We had lots of applications in the financial sector.
We have lots of virtual network functions.
One of the largest cruise ship operator
has all the onboard networking
that is done through NodeWeaver
and it runs multiple virtual appliances by major vendors and they all
appear as running on bare metal and that's very important because they need to be certified they
some of those applications are simply not container disabled they need special kernels
they need special device drivers and this means that you need to run them in a VM.
Actually, what we do is that we run Kubernetes as well, running in what we call thin VMs,
which are very thin hypervisors that are similar in design to Intel's Kata containers,
but they are designed to run nearly everything instead of just one or two
things. And this way we have a fairly good efficiency. We basically have the same performance
of a container, pure container layer, but it's completely insulated. And so you can even run,
as some customers do, multiple versions of Kubernetes at the same time. And the key is that it's incredibly lightweight.
Like, you know, I mean, because I think that's the technical differentiator here is that
your hypervisor is really not taking up much memory at all.
And I think that when we talked about the solution, that was the thing that really impressed
me was that, you know, it doesn't, it's very thin.
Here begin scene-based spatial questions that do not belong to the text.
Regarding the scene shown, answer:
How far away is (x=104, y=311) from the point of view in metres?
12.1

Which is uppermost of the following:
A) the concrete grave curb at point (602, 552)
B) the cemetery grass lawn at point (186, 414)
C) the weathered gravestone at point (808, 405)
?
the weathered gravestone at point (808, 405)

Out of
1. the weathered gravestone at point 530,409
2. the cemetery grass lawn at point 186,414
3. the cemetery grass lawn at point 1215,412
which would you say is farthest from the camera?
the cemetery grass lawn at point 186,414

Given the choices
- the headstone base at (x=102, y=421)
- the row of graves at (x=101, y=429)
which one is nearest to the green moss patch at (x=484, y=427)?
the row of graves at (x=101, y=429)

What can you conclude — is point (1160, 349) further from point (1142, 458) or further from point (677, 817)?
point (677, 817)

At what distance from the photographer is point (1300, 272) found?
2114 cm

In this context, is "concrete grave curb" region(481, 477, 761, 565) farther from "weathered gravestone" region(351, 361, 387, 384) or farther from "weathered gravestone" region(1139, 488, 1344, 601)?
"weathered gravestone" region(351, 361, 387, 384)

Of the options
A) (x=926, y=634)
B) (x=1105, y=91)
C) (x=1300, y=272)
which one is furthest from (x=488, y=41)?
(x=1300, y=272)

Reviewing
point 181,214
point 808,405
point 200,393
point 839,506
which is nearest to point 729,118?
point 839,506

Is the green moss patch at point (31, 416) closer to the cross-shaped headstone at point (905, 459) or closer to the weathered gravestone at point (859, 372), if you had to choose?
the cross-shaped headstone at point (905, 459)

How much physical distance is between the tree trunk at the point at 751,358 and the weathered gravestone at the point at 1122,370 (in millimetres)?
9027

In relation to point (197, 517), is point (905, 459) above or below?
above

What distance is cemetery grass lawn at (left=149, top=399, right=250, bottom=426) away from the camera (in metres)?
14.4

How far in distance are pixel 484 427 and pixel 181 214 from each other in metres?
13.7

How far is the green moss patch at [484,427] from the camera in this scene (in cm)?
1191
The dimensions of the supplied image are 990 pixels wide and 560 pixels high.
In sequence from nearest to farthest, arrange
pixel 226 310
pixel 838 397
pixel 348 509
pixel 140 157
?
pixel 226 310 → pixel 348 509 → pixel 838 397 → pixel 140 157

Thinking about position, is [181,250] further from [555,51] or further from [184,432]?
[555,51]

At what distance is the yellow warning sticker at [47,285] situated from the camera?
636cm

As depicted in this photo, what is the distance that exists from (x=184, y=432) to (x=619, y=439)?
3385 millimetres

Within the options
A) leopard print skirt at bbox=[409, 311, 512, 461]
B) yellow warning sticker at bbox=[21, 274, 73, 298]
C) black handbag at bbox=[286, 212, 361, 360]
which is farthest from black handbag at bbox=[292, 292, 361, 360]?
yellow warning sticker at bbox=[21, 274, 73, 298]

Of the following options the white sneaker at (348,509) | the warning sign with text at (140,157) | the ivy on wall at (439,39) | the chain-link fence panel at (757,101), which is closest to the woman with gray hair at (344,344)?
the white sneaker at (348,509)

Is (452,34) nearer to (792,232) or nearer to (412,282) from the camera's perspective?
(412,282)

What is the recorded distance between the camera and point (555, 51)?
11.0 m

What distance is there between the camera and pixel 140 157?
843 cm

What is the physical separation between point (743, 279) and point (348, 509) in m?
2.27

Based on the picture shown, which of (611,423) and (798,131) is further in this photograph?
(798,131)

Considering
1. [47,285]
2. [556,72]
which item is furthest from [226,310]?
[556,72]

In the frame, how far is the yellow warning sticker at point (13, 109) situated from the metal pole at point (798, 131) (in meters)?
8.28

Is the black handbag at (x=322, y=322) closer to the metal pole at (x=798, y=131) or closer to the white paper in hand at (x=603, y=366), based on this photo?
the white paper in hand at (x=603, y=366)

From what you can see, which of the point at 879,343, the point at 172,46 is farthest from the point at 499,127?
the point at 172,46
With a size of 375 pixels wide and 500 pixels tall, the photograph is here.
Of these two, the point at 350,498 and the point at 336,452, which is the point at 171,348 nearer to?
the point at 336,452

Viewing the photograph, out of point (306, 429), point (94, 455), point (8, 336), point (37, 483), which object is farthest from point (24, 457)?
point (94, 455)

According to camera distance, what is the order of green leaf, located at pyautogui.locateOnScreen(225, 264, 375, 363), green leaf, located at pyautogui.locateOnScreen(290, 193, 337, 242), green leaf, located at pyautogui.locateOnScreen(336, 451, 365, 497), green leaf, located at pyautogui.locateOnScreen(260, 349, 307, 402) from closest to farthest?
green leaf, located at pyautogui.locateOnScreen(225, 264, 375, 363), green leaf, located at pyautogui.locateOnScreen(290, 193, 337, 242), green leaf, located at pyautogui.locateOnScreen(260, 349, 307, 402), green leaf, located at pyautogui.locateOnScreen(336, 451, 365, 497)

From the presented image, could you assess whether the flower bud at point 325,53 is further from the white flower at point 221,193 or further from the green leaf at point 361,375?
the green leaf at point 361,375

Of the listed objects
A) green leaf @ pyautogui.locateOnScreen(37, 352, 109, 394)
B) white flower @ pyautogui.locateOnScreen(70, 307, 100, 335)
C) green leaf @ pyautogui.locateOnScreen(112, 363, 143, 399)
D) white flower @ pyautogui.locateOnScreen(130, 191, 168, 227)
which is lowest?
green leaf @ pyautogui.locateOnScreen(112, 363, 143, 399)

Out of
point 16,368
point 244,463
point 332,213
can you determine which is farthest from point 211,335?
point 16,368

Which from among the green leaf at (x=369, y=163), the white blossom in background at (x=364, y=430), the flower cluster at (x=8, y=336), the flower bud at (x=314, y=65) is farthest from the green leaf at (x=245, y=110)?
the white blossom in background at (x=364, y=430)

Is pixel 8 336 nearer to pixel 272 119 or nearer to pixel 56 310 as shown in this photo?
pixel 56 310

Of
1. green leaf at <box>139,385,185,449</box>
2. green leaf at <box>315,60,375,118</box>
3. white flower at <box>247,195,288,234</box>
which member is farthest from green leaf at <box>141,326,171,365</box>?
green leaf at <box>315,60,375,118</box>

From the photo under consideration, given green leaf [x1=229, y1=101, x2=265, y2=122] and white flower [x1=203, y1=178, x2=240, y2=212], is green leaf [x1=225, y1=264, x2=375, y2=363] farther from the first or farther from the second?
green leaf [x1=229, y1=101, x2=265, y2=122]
Yeah, we had the possibility to work with the European Commission
on a few research projects on this and minimization of the platform itself.
So we are fairly proud of being able to run the orchestrator,
the autonomics, software-defined storage, networking,
and hypervisor in less than one gigabyte of memory.
And that is basically a very important point from the economics point of view,
because if your application takes a few gigabytes of memory,
you are not having to buy a much larger hardware to run your application.
You just need to run exactly the hardware that you need to run it if it was executing on bare metal.
And it's the same when it comes to storage as well.
As we discussed, I have a lot of experience running various Kubernetes flavors and distributions.
And many of them take up a lot more storage than you would expect, especially as they're running over time.
And again, that's another thing I think that people don't realize that, you know, yeah,
you can install it on just a few gigabytes, but pretty soon that guy's going to be consuming, you know, many, many gigabytes of storage capacity for logs and, you know,
random stuff that Kubernetes puts out there.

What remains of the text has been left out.